This is a post in an occasional series I'll be running on ChangeOrder about the benchmarks that design businesses use to help maintain their long-term success. These benchmarks are drawn from the research that I did when writing Success by Design: The Essential Business Reference for Designers.
Do you track how many of your clients come back and work with you again? I hope so. Ideally, 80% of all new business should be repeat business. It should come from your existing clients that you're working with right now, or clients that are returning to you after a successful project in the past. This is the 80/20 rule of new business development. You should aim for an 80% retention rate for existing clients, and diversify your client base with 20% new clients and projects.
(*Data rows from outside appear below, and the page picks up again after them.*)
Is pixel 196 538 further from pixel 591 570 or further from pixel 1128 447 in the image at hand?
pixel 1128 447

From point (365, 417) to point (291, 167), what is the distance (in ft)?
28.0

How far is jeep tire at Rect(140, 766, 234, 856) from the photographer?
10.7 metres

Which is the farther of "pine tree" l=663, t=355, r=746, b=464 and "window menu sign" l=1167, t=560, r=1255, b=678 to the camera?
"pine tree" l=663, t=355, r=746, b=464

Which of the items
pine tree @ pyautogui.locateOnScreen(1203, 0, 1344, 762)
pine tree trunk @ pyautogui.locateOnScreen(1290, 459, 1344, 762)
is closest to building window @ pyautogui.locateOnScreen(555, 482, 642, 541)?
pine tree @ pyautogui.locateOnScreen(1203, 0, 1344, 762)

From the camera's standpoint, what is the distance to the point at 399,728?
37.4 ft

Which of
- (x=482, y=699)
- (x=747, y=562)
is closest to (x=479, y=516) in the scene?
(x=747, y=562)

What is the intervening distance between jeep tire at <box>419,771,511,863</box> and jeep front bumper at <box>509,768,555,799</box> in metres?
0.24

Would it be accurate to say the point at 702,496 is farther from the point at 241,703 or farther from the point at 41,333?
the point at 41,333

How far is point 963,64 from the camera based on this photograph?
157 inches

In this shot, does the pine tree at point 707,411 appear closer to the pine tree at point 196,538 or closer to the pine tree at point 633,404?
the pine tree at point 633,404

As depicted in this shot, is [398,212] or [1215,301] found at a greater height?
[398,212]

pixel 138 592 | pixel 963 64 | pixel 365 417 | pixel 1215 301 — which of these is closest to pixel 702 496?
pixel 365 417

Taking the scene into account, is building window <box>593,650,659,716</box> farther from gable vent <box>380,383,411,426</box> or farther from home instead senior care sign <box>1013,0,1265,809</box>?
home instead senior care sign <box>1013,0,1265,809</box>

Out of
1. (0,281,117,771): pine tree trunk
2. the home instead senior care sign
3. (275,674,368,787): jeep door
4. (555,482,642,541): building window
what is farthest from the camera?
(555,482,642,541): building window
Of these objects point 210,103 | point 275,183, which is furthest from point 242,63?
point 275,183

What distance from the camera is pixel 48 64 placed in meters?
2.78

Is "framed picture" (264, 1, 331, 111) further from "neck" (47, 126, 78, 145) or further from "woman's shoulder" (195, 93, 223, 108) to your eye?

I'm not suggesting, however, that 80% of your retained client work is coming from a single source. Many design studios will end up being extremely successful with a single client, and without paying attention that client will command fifty to eighty percent of the studio's portfolio of business. (At this point, the studio needs to diversify and find new clients to help reduce their dependency on that single relationship.)
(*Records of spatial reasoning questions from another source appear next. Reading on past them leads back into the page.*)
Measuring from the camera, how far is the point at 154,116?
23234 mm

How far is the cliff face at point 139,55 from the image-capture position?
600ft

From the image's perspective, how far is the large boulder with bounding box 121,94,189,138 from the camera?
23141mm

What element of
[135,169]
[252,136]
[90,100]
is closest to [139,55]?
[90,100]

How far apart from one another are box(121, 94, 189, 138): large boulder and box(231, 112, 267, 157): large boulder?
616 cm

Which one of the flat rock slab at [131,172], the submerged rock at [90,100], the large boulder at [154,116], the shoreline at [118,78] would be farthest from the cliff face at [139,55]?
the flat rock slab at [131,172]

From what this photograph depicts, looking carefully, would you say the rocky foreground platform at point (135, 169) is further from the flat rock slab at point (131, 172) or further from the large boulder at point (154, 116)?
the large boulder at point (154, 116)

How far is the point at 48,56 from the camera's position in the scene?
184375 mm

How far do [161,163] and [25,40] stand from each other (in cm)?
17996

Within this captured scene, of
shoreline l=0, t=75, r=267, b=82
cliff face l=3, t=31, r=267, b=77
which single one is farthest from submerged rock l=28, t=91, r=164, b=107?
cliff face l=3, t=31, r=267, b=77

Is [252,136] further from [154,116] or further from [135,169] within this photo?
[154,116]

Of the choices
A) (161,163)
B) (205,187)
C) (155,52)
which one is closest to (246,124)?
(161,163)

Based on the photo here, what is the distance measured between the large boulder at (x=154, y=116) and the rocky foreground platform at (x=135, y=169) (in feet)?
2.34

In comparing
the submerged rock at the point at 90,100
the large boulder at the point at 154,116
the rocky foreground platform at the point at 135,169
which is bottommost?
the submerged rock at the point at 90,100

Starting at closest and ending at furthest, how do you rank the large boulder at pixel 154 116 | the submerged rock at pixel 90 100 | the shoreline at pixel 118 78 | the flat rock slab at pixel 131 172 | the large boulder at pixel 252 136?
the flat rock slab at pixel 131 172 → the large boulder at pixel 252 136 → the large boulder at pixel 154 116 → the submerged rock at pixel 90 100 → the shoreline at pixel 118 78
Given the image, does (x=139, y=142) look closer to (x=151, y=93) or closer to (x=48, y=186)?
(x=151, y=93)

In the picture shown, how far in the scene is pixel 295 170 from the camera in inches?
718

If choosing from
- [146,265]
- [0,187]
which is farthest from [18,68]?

The 80/20 rule is a hard benchmark for a service business to meet, for a number of reasons:
The studio isn't tracking client retention—or retention isn't even a focus. Some design studios are so focused on getting the work or fulfilling the work that client retention is an afterthought. Just beginning to keep a metric of how many clients are retained year-over-year can send a strong message to both studio employees and studio leadership about how important it is to provide great design work AND a great client experience.
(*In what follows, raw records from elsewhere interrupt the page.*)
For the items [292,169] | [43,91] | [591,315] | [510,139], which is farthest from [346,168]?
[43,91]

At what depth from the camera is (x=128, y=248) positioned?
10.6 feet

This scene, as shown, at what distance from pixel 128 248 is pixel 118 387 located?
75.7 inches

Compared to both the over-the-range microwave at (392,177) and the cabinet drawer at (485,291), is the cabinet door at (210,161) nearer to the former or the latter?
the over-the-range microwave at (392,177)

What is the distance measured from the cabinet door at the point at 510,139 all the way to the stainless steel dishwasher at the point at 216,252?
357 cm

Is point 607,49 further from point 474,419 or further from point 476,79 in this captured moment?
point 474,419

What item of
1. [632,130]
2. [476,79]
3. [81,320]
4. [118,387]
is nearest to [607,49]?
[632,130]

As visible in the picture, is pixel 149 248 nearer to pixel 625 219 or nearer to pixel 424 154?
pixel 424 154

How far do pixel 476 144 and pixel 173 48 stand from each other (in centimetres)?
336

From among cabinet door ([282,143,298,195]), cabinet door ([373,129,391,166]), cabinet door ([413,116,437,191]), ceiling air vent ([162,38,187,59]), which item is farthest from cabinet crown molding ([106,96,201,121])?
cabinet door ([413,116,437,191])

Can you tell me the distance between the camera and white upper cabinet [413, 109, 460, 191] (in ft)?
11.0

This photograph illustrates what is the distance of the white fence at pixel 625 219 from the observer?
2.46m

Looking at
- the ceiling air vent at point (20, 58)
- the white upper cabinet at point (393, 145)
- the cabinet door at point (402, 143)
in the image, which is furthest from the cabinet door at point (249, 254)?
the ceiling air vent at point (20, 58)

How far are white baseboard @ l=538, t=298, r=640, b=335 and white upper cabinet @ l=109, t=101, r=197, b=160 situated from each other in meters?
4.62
The studio isn't seeking out long-term fit when landing new business. A common reason studios don't hit the 80% retention target has to do with how they initiate relationships with any new client. Design studios in general need to put more diligence into vetting client fit when pursuing and winning project work. When submitting a proposal for any potential studio project, you should be looking closely at what long-term potential there is in working with that client.
The studio isn't providing solid client services alongside the work. If you're doing killer creative work, but every deliverable review with your client feels like another round of The Hunger Games, you're not going to build relationships that last outside of your projects and lead to future work. (This should be obvious, but I'm continually surprised to meet designers that harbor an us versus them mentality regarding how you collaborate on a client project.)
The studio isn't staying in touch and directly asking for future work.This may seem like a duh. If a project goes well for a client, you shouldn't be afraid to ask if there are any other potential opportunities to work with them in the future. You should also plan to regularly contact them just to stay in touch. It's possible that if they go to another company, they may be able to bring you business from that company. Keep in touch, and there's a higher likelihood you could start a conversation around a future project.
The studio's work isn't strong enough to stand up to competitors. Usually, we lose clients because of poor client service or project management. But if you start slacking in the quality of work that you deliver across a few projects, you can risk losing the relationship. Take a hard look at what you're delivering, and maintain the quality.
Keep in mind that not every project needs to be about the long term. Truly great projects come along all the time where we do great work, we have a satisfied client, we put the work in our portfolio, and we move on. But be aware that your studio becomes more efficient when securing new projects from return clients. Plus, working with the same clients can help contribute to the profitability of future projects, if they are managed effectively.